Now he is getting hormone injections every two weeks.
“The hormones will stop my periods, change my voice, give me a beard and moustache, and develop my muscles,” he says. “All things that will help me no longer be a woman anymore.”
That should insulate him from the dangers of taking the wrong doses of hormones which experts say can lead to liver and cardiovascular problems. HIV is also always a risk if needles are shared. 
Rights groups like the Asia-Pacific Transgender Network (APTN) say this public health issue is largely neglected by the mainstream medical community.
“There are no official guidelines on the administration and monitoring of hormones among trans people,” says Joe Wong of the Asia-Pacific Transgender Network (APTN).
Although Thailand can appear tolerant on transgender issues from the outside, many segments of society remain deeply conservative.
The kingdom’s transgenders, often men who become women and are known colloquially as “ladyboys”, are over-represented in the entertainment and sex industries. 
Despite high levels of education, many struggle to secure full-time work or prominent positions in the workplace.
Same sex marriage is also still not legally recognised, and up until 2012, transgenders were considered mentally ill by the army.
Tangerine doctor Nittaya says discrimination remains widespread in medical centres, making access to proper healthcare a challenge for many transgenders.
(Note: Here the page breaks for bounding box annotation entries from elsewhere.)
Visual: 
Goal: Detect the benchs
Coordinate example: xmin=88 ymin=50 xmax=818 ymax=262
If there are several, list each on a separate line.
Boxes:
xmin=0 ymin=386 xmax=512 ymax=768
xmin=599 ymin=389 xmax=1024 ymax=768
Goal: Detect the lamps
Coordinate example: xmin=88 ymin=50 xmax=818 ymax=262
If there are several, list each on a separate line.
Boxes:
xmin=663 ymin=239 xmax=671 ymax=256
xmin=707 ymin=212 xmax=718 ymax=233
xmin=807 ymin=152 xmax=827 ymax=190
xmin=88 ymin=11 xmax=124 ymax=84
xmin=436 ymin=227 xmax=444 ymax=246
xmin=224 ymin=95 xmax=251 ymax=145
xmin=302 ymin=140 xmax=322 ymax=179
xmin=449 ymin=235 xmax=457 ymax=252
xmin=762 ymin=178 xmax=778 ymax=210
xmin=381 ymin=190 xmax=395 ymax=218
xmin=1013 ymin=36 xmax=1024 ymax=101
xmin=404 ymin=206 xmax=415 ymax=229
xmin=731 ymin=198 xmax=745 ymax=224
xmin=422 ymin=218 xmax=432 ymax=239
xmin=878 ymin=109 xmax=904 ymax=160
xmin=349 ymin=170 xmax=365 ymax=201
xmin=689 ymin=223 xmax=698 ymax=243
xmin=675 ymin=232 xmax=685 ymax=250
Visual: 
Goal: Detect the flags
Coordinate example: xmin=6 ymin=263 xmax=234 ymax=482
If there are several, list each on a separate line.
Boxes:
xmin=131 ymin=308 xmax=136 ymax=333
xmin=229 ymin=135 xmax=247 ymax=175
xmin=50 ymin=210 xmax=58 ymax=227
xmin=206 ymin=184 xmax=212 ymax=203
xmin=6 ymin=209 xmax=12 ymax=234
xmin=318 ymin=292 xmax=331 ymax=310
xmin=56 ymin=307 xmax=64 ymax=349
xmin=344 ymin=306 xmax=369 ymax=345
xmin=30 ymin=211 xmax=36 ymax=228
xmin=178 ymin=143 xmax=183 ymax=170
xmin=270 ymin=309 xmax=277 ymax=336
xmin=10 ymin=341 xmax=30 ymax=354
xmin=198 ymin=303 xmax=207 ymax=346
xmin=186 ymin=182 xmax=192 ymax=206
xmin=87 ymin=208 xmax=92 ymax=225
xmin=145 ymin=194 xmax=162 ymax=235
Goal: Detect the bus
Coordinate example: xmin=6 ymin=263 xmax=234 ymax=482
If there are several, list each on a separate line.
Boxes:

But Chalit is one of a small number of people to have been made aware of the dangers and commitment that comes with long-term hormonal therapy. 
Several days after starting his treatment, Chalit, who is considering an operation, got a tattoo of the testosterone molecule on his arm. 
“I have to take hormones for the rest of my life,” he says. “This tattoo will also stay with me for the rest of my life.”